Paracetamol has relatively little anti-inflammatory activity, unlike other common analgesics such as the nonsteroidal anti-inflammatory drugs (NSAIDs), aspirin, and ibuprofen, but ibuprofen and paracetamol have similar effects in the treatment of headache. Paracetamol can relieve pain in mild arthritis, but has no effect on the underlying inflammation, redness, and swelling of the joint. It has analgesic properties comparable to those of aspirin, while its anti-inflammatory effects are weaker. It is better tolerated than aspirin due to concerns about bleeding with aspirin.
Low back pain
Based on a systematic review, paracetamol is recommended by the American Pain Society as a first-line treatment for low back pain. In contrast, the American College of Physicians found good evidence for NSAIDs but only fair evidence for paracetamol, while other systematic reviews have concluded that evidence for its efficacy is lacking entirely.
A joint statement of the German, Austrian, and Swiss headache societies and the German Society of Neurology recommends the use of paracetamol in combination with caffeine as one of several first-line therapies for treatment of tension or migraine headache. In the treatment of acute migraine, it is superior to placebo, with 39% of people experiencing pain relief at 1 hour compared with 20% in the control group.
Paracetamol combined with NSAIDs may be more effective for treating postoperative pain than either paracetamol or NSAIDs alone.
NSAIDs such as ibuprofen, naproxen, and diclofenac are more effective than paracetamol for controlling dental pain or pain arising from dental procedures; combinations of NSAIDs and paracetamol are more effective than either alone.

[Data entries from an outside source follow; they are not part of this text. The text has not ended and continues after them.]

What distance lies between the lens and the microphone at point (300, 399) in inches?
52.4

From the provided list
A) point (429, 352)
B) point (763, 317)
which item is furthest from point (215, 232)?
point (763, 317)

Paracetamol is particularly useful when NSAIDs are contraindicated due to hypersensitivity or history of gastrointestinal ulceration or bleeding. It can also be used in combination with NSAIDs when these are ineffective in controlling dental pain alone. The Cochrane review of preoperative analgesics for additional pain relief in children and adolescents shows no evidence of benefit in taking paracetamol before dental treatment to help reduce pain after treatment for procedures under local anaesthetic, but the quality of evidence is low.
The efficacy of paracetamol when used in combination with weak opioids (such as codeine) improved for about 50% of people, but with increases in the number experiencing side effects. Combination drugs of paracetamol and strong opioids such as morphine improve analgesic effect.
The combination of paracetamol with caffeine is superior to paracetamol alone for the treatment of common pain conditions, including dental pain, post partum pain, and headache.
Patent ductus arteriosus
Paracetamol is used to treat patent ductus arteriosus, a condition that affects newborns when a blood vessel used in developing the lungs fails to close as it normally does, but evidence for the safety and efficacy of paracetamol for this purpose is lacking. NSAIDs, particularly indomethacin and ibuprofen, have also been used, but the evidence for them is also not strong. The condition appears to be caused in part by overactive prostaglandin E2 (PGE2), signalling primarily through its EP4 receptor, but possibly also through its EP2 receptor and EP3 receptors.